■ FRAGMENT UIT DOCUMENT:
* * *
Birkett: ‘Ik wilde onderzoeken of er een eerlijke balans is tussen de noodzaak voor preventie en, in het geval van de ICC, mogelijke restitutie enerzijds en de bescherming van rechten anderzijds.’

Villa in de Algarve en een privéjet

Birkett gaat in zijn proefschrift dieper in op het voorbeeld van Jean-Pierre Bemba Gombo, een voormalige vice-president van de Democratische Republiek Congo. Bemba werd in België gearresteerd door een arrestatiebevel van het ICC. Op het moment van zijn arrestatie zou Bemba miljoinair zijn, een groot zakenimperium hebben en luxe activa bezitten in een aantal staten, waaronder een villa in de Algarve in het zuiden van Portugal en een privéjet.

Drie dagen na zijn aanhouding, vroeg het ICC Portugal om ‘alle noodzakelijke maatregelen te nemen om de eigendommen en bezittingen van Bemba in Portugal te identificeren, lokaliseren, bevriezen of in beslag te nemen’. Latere documenten laten zien dat België en Kaapverdië soortgelijke verzoeken van het ICC hadden ontvangen. In maart 2016 werd Bemba veroordeeld voor twee aanklachten tegen de menselijkheid en drie aanklachten van oorlogsmisdaden. Op 8 juni 2018, meer dan 10 jaar na zijn arrestatie, werden al zijn veroordelingen ongedaan gemaakt door de ICC Kamer van Beroep.
* * *
■ JOUW OPDRACHT:
Neem alsjeblieft het stuk van het fragment over Bemba over, beginnend bij "Drie dagen na" en eindigend bij "Kamer van Beroep.", en verander daarin "Kaapverdië" in "Frankrijk".

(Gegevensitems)
* * *
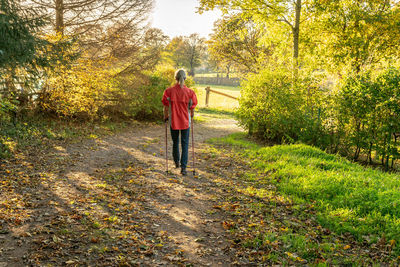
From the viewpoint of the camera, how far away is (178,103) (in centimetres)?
667

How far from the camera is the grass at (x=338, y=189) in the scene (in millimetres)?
4457

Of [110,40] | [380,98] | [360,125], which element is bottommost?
[360,125]

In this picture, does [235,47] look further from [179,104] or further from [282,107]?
[179,104]

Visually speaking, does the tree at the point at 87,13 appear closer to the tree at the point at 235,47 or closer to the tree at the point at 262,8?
the tree at the point at 262,8

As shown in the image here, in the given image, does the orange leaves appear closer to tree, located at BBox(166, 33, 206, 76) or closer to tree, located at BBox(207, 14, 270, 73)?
* * *
■ RESULTAAT VAN OPDRACHT:
Drie dagen na zijn aanhouding, vroeg het ICC Portugal om ‘alle noodzakelijke maatregelen te nemen om de eigendommen en bezittingen van Bemba in Portugal te identificeren, lokaliseren, bevriezen of in beslag te nemen’. Latere documenten laten zien dat België en Frankrijk soortgelijke verzoeken van het ICC hadden ontvangen. In maart 2016 werd Bemba veroordeeld voor twee aanklachten tegen de menselijkheid en drie aanklachten van oorlogsmisdaden. Op 8 juni 2018, meer dan 10 jaar na zijn arrestatie, werden al zijn veroordelingen ongedaan gemaakt door de ICC Kamer van Beroep.